Dans l’entrejeu, Tchouaméni et Rabiot ont été dominés par Rodri et Fabián Ruiz pendant une heure de jeu. Rodri, homme du match, a évolué dans un fauteuil selon les propres termes des observateurs. Jamais pressé, jamais bousculé, il a pu distribuer, filtrer et déclencher les transitions espagnoles sans que les milieux français ne lui posent le moindre problème sérieux. Cette passivité au milieu est la marque de fabrique du football de Deschamps : défendre d’abord, attaquer quand l’espace se présente. Face à une Espagne qui occupe le terrain avec intelligence et patience, cette philosophie ne produit aucun espace et conduit inévitablement à l’asphyxie.

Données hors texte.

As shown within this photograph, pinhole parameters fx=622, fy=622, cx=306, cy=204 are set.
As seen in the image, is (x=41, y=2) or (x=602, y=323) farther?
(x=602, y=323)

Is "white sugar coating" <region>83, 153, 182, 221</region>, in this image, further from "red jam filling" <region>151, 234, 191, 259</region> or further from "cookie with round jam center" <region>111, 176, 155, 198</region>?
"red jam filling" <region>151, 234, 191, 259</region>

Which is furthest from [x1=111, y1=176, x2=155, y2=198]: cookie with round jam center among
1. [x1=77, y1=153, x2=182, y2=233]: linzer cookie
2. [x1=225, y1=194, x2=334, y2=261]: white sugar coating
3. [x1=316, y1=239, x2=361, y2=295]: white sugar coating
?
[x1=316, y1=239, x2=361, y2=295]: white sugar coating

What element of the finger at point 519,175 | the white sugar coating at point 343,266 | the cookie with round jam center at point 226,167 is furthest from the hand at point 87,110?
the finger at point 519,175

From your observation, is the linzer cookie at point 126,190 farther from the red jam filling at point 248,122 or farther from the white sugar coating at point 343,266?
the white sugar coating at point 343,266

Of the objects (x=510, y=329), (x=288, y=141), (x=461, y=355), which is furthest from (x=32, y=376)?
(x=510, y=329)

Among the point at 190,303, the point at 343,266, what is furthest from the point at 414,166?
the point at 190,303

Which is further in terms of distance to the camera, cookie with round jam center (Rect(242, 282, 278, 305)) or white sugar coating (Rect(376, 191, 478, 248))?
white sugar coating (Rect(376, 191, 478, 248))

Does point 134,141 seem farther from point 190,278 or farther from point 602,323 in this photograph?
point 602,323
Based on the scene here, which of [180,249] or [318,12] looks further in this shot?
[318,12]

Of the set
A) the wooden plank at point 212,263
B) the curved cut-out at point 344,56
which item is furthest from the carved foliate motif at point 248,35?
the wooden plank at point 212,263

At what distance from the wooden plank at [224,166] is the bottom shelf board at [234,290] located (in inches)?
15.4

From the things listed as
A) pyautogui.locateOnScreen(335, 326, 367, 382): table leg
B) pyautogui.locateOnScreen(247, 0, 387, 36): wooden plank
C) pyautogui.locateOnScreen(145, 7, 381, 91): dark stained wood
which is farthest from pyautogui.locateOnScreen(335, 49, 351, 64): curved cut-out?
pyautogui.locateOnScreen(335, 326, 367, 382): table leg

Mbappé a terminé le tournoi avec six buts, record absolu pour un joueur français en Coupe du monde, mais il a été transparent dans ce match. Isolé, mal servi, sans appuis ni combinaisons, le capitaine tricolore a lutté seul contre une défense espagnole impériale dans laquelle Pau Cubarsí, 19 ans, a été simplement parfait. Dembélé, Olise et Barcola ont produit très peu. Les hors-jeux se sont accumulés en première période, signe d’une équipe qui cherchait à piéger l’adversaire dans ses dos plutôt que de construire proprement.
Le second but de Porro à la 58e a vidé le match de tout suspense. Pedro Porro, latéral droit de Tottenham, finit une action collective d’une fluidité remarquable après un une-deux avec Dani Olmo. La France pressait pour revenir. L’Espagne lui a répondu par le contre parfait. Unai Simón, gardien espagnol, n’a pratiquement pas été mis en danger de toute la rencontre. Doué, entré en cours de jeu, a raté la meilleure occasion française à la 81e minute. C’est tout.
Ce résultat consacre une hiérarchie qui s’est confirmée tout au long de ce tournoi. L’Espagne de Luis de la Fuente est la meilleure équipe de ce Mondial 2026. Elle joue le football le plus cohérent, le plus beau et le plus efficace de la compétition. Yamal, Olmo, Baena, Oyarzabal, Rodri : une génération entière au sommet en même temps, dans un système collectif qui n’écrase personne et sublimes tout le monde. Face à cette Espagne-là, la France aurait eu besoin d’un match plein, intense, créatif, courageux. Elle a produit un match bleu. Et elle est rentrée chez elle.
Ce résultat marque aussi la fin d’une époque. Comme annoncé avant le tournoi, Didier Deschamps disputait sa dernière compétition à la tête de l’équipe de France. Quatorze ans de mandat. Deux Coupes du monde atteintes en finale. Une gagnée en 2018. La Ligue des nations 2021. Un bilan qui force le respect, quelles que soient les critiques sur le jeu produit. Son dernier match officiel sera le match pour la troisième place contre le perdant de l’autre demi-finale, samedi à Miami. Une sortie par une petite porte pour un homme qui avait utilisé les grandes pendant si longtemps.
L’Espagne attend son adversaire en finale. Ce sera soit l’Angleterre soit l’Argentine, qui s’affrontent ce mercredi. Une finale le 19 juillet qui sera belle quoi qu’il arrive. Pour la France, en revanche, il faudra une nouvelle ère. Un nouveau sélectionneur. Un nouveau football. Et peut-être des latéraux gauches qui contrôlent mieux les ballons dans les surfaces.